((

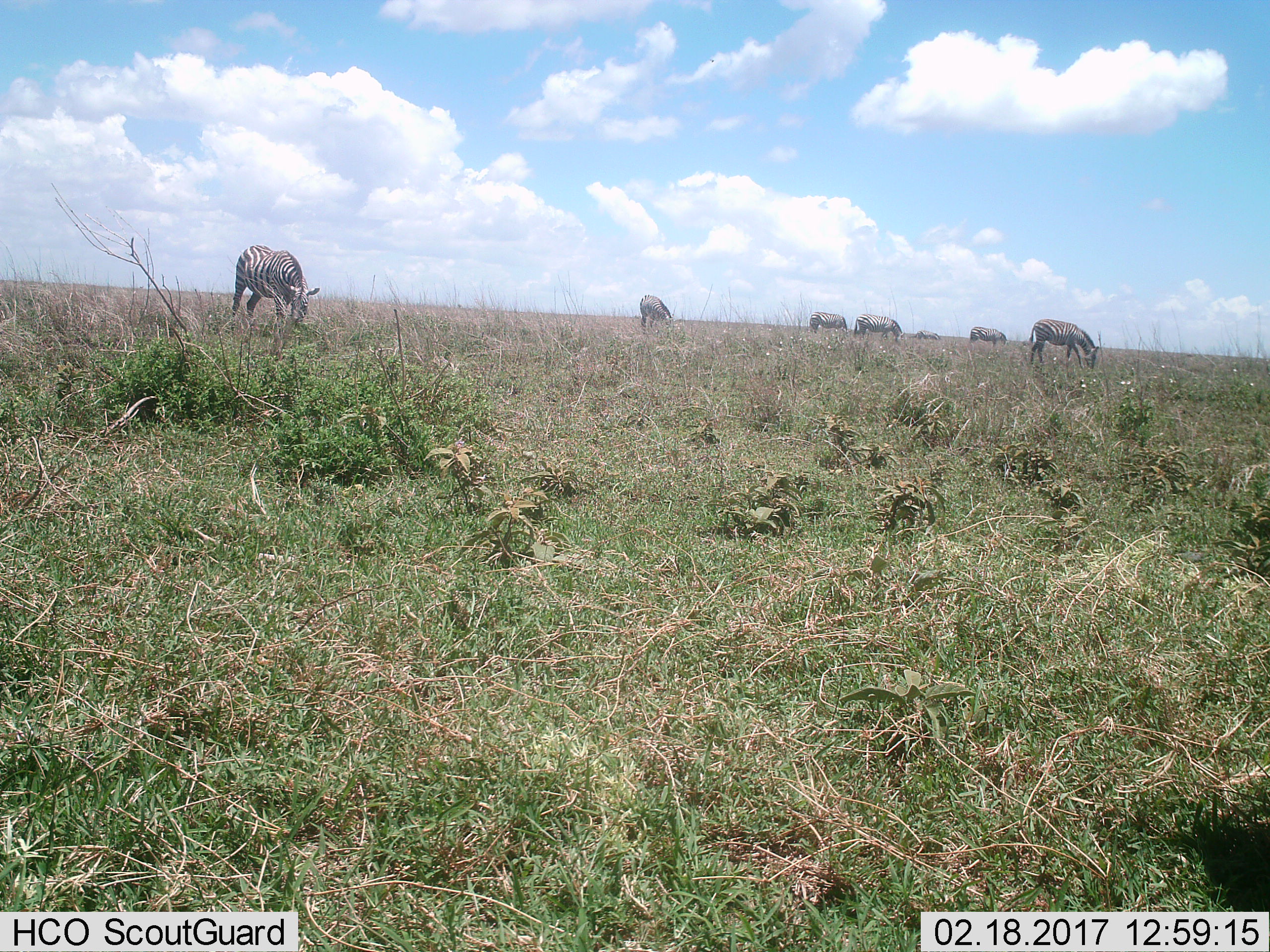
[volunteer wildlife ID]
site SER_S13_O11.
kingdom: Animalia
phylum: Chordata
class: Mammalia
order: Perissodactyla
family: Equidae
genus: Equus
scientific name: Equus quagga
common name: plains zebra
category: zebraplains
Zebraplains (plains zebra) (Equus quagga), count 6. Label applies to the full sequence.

))

> **Aim of the exercise**: Print exactly, and only, the lines running from the one that contains "order: Perissodactyla" to the last line of the records above.

> **Response below**:
order: Perissodactyla
family: Equidae
genus: Equus
scientific name: Equus quagga
common name: plains zebra
category: zebraplains
Zebraplains (plains zebra) (Equus quagga), count 6. Label applies to the full sequence.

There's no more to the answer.